───── Document text

L-argining may attenuate experimentally-induced pulmonary artery hypertension in rats. - GreenMedInfo Summary
L-arginine restores endothelial nitric oxide synthase-coupled activity and attenuates monocrotaline-induced pulmonary artery hypertension in rats.
Am J Physiol Endocrinol Metab. 2010 Mar 9. Epub 2010 Mar 9. PMID: 20215577
1The First Affiliated Hospital, Sun Yat-sen University.
L-arginine can attenuate pulmonary hypertension (PH) by a mechanism that are not fully understood. This study investigated the molecule mechanism of L-arginine attenuating PH.Sprague Dawley rats were treated with monocrotaline (MCT) +/- L-arginine for 3 or 5 weeks. Right ventricular systolic pressure (RVSP), right heart hypertrophy, survival rate, pulmonary artery wall thickness, nitric oxide (NO) concentration and superoxide anion (O2(*-)) generation in the lung were measured. Expressions of endothelial nitric oxide synthase (eNOS) and heat shock protein 90 (HSP90), phosphorylation of eNOS at S1177, and the association of eNOS and HSP90 in the lung were determined by western blot and immunoprecipitation experiments. MCT increased RVSP, right heart hypertrophy, mortality, pulmonary artery wall thickness, and O2(*-) generation and decreased eNOS and HSP90 expression and association, phosphorylation of eNOS at S1177, and NO production. L-arginine decreased RVSP, right heart hypertrophy, mortality, O2(*-) generation, and pulmonary artery wall thickness and increased NO production. L-arginine increased eNOS expression, phosphorylation of eNOS at S1177, and association of eNOS and HSP90 without significantly altering HSP90 expression. L-arginine may act through three pathways, providing a substrate for NO generation, preserving eNOS expression/phosphorylation and maintaining the association of eNOS and HSP90, which allows restoration of eNOS activity and coupling activity, to maintain the balance between NO and O2(*-) and delay the development of PH.

──────────

§ **Work request A**: According to the summary, for how long were the rats treated with monocrotaline, with or without L-arginine?
§ **Work request B**: Please rewrite the summary from "L-argining may attenuate" up to and including "monocrotaline-induced pulmonary artery hypertension in rats.", substituting "mice" for "rats".
Rely only on the summary above.

───── Extracted material

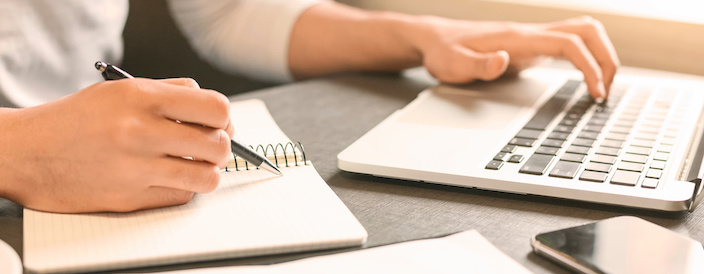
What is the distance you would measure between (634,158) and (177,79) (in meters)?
0.39

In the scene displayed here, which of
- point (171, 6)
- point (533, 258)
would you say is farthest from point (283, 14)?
point (533, 258)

──────────

§ **Final answer A**: For 3 or 5 weeks.

§ **Final answer B**:
L-argining may attenuate experimentally-induced pulmonary artery hypertension in mice. - GreenMedInfo Summary
L-arginine restores endothelial nitric oxide synthase-coupled activity and attenuates monocrotaline-induced pulmonary artery hypertension in mice.